> [Spatial relationship records]
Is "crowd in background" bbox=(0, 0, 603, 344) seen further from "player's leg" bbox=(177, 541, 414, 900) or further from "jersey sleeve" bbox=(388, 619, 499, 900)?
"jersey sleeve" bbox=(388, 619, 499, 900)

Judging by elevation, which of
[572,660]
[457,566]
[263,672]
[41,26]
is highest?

==

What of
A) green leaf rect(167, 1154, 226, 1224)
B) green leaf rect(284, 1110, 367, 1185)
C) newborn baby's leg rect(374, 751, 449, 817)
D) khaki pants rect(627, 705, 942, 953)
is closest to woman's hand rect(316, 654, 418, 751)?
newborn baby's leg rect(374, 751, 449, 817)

> [Problem details]
Reproduce the material verbatim, beginning at the line containing "619, 499, 900)?" and ending after the line containing "is highest?".

> [Result of this task]
Is "crowd in background" bbox=(0, 0, 603, 344) seen further from "player's leg" bbox=(177, 541, 414, 900) or further from "jersey sleeve" bbox=(388, 619, 499, 900)?
"jersey sleeve" bbox=(388, 619, 499, 900)

Judging by elevation, which of
[572,660]
[457,566]
[263,672]
[41,26]
is highest?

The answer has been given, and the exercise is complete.